19. Januar 20100 Kommentare
Wie hat das Internet Ihr Denken verändert?
Gleich zum Jahresbeginn hat der amerikanische Literaturagent John Brockman auf Edge.org die Frage des Jahres 2010 gestellt: Wie verändern Internet und vernetzte Computer die Art, wie wir denken?
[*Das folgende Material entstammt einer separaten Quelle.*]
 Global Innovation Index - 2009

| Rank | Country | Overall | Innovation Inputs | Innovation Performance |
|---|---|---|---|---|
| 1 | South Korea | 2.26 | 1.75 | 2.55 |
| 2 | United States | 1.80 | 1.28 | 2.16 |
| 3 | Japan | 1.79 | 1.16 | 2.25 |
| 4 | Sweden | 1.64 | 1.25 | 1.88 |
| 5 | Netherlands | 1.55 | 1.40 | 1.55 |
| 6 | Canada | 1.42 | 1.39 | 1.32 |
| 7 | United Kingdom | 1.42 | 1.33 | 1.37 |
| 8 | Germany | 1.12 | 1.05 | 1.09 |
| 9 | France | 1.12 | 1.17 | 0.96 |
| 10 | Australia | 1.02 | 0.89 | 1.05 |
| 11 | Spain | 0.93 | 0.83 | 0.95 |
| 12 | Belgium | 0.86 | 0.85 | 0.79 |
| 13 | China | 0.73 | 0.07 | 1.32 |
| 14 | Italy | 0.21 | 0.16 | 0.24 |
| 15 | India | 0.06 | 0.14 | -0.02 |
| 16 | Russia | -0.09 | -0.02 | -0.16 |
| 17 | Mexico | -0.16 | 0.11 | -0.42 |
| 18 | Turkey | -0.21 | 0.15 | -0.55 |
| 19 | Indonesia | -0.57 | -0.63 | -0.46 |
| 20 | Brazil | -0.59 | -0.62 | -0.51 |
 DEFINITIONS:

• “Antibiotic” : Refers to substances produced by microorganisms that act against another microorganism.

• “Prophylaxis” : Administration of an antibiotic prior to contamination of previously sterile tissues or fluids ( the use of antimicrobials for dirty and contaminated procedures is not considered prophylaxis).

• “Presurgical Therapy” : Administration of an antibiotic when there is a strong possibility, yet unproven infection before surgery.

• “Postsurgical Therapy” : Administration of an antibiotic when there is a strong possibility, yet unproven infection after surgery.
In 121 Antworten wird dieses Thema von einigen der wichtigsten Wissenschaftler der Gegenwart behandelt, unter anderem auch von dem Wissenschaftshistoriker George Dyson: „Sind der Preis für Maschinen, die denken, Menschen, die es nicht mehr tun?“
Er stellt zudem die brisante Frage, ob Bücher dahin zurückfinden werden, wo sie ursprünglich angefangen haben: in Klostern weggesperrt, nur von einer Elite gelesen.
Die FAZ schreibt:
Einige der von Brockman befragten Autoren finden nicht, dass das Netz ihr Denken verändert. Andere sehen das anders. Keiner, auch keiner der Skeptiker, sehnt sich in eine Zeit vor dem Internet zurück. Aber viele machen deutlich, dass das, was wir als User erleben, in der Tat nur ein „Surfen“ ist, eine Bewegung auf der Oberfläche. Die deutsche Internet-Debatte ist auf dem Stand der neunziger Jahre. Eine digitale Avantgarde von eigenen Gnaden, die entscheiden möchte, wer dazugehört, tut so, als wäre Kommunikation im Netz nicht kinderleicht und als genügte es in einer Zeit, da selbst „Die Grauen“ im Netz unterwegs sind, einen Blog zu besitzen, um sich als Kenner auszuweisen. Das ist verständlich, weil es Politik- und Verlagsberatung verkauft, aber als angeblich progressive Haltung ist es längst von der Wirklichkeit überholt. Brockmans Jahresfrage setzt den Akkord für Fragen, die über das Dafür oder Dagegen weit hinausgehen.
Hat das Internet Ihr denken verändert? Was meinen Sie?